→ What the task requires: Produce a verbatim transcription of the records below, beginning at the line containing "Visible within this" and ending at the final line; include only those lines.

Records
== == ==
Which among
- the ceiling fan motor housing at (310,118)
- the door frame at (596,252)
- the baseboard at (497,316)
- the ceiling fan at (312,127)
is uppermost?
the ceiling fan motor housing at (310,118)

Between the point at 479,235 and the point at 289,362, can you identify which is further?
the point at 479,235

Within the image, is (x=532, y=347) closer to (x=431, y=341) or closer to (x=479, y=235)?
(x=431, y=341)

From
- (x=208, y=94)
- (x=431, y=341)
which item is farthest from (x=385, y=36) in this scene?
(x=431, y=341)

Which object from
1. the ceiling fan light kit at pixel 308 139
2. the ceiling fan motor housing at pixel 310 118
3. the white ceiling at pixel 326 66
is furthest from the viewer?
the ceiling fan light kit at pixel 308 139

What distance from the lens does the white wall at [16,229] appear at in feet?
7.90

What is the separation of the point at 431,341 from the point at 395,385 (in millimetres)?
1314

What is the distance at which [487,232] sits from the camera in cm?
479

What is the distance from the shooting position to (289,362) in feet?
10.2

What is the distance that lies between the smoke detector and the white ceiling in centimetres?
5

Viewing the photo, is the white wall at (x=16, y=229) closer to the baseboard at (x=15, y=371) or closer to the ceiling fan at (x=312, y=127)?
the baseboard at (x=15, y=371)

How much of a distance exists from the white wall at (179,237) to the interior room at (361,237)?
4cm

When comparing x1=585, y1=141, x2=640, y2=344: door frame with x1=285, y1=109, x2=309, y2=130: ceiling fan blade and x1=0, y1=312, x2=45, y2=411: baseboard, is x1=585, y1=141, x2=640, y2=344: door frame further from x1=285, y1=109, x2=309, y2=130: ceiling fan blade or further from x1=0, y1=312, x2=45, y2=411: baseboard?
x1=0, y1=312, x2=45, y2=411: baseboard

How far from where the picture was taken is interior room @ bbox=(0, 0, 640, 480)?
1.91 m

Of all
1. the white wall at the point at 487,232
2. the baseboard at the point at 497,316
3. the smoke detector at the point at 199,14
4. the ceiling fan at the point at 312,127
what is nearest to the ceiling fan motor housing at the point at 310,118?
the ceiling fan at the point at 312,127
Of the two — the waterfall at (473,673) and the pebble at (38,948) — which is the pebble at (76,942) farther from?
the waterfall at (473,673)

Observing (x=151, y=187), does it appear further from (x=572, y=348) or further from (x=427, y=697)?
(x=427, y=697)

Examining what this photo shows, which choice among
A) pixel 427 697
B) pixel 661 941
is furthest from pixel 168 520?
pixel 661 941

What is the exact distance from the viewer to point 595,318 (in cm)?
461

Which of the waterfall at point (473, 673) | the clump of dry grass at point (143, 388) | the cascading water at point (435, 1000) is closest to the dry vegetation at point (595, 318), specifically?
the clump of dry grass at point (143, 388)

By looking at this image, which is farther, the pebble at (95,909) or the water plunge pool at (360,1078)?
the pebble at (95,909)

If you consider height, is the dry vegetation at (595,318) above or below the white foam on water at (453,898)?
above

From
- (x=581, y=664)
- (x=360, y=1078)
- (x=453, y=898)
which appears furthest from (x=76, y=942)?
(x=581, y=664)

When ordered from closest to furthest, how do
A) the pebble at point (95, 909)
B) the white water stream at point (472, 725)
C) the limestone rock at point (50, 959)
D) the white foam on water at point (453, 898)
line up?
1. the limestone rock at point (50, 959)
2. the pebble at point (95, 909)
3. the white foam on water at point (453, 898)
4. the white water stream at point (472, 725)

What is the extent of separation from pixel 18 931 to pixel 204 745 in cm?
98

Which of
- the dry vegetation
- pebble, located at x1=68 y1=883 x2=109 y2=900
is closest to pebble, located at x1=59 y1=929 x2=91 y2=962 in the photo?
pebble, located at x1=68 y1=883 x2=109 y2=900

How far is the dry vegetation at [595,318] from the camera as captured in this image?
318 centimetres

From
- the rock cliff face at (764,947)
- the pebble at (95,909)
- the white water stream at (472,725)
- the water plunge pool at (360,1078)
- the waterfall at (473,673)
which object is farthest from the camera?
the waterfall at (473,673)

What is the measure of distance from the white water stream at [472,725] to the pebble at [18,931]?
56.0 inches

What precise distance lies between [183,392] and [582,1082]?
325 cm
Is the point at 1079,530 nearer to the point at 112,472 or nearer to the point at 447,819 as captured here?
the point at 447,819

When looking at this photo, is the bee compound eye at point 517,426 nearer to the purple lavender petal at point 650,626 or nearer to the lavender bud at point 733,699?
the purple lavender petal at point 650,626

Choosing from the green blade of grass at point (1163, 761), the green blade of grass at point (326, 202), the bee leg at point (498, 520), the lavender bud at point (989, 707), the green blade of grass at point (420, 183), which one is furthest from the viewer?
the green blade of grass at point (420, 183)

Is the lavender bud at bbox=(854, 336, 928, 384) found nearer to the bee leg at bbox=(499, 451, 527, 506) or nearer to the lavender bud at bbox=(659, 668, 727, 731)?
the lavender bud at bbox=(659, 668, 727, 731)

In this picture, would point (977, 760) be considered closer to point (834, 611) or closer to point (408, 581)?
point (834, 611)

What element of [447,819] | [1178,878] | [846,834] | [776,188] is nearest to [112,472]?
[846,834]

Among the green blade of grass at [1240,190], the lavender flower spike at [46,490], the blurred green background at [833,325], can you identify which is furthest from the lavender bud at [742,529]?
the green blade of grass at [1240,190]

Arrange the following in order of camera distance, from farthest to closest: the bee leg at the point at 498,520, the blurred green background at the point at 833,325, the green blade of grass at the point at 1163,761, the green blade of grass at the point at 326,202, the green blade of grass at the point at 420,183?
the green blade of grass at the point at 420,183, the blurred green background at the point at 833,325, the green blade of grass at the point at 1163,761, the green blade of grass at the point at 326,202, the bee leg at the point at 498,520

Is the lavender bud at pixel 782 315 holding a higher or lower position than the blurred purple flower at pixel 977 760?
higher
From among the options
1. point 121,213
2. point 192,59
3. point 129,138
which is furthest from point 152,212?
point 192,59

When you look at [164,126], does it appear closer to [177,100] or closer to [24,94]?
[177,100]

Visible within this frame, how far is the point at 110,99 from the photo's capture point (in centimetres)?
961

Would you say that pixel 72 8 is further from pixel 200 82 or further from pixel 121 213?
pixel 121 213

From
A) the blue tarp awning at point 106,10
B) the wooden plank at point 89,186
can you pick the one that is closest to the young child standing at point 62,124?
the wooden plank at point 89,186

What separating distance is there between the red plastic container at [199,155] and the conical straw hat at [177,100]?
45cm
== == ==
→ Response for this exercise:
Visible within this frame, how far is the point at 110,99 from the photo's capture point (in centimetres)?
961

Would you say that pixel 72 8 is further from pixel 200 82 or further from pixel 121 213?
pixel 121 213

From
A) the blue tarp awning at point 106,10
B) the wooden plank at point 89,186
can you pick the one that is closest to the young child standing at point 62,124?
the wooden plank at point 89,186

What separating distance is there between the red plastic container at [199,155] and the conical straw hat at [177,100]?
45cm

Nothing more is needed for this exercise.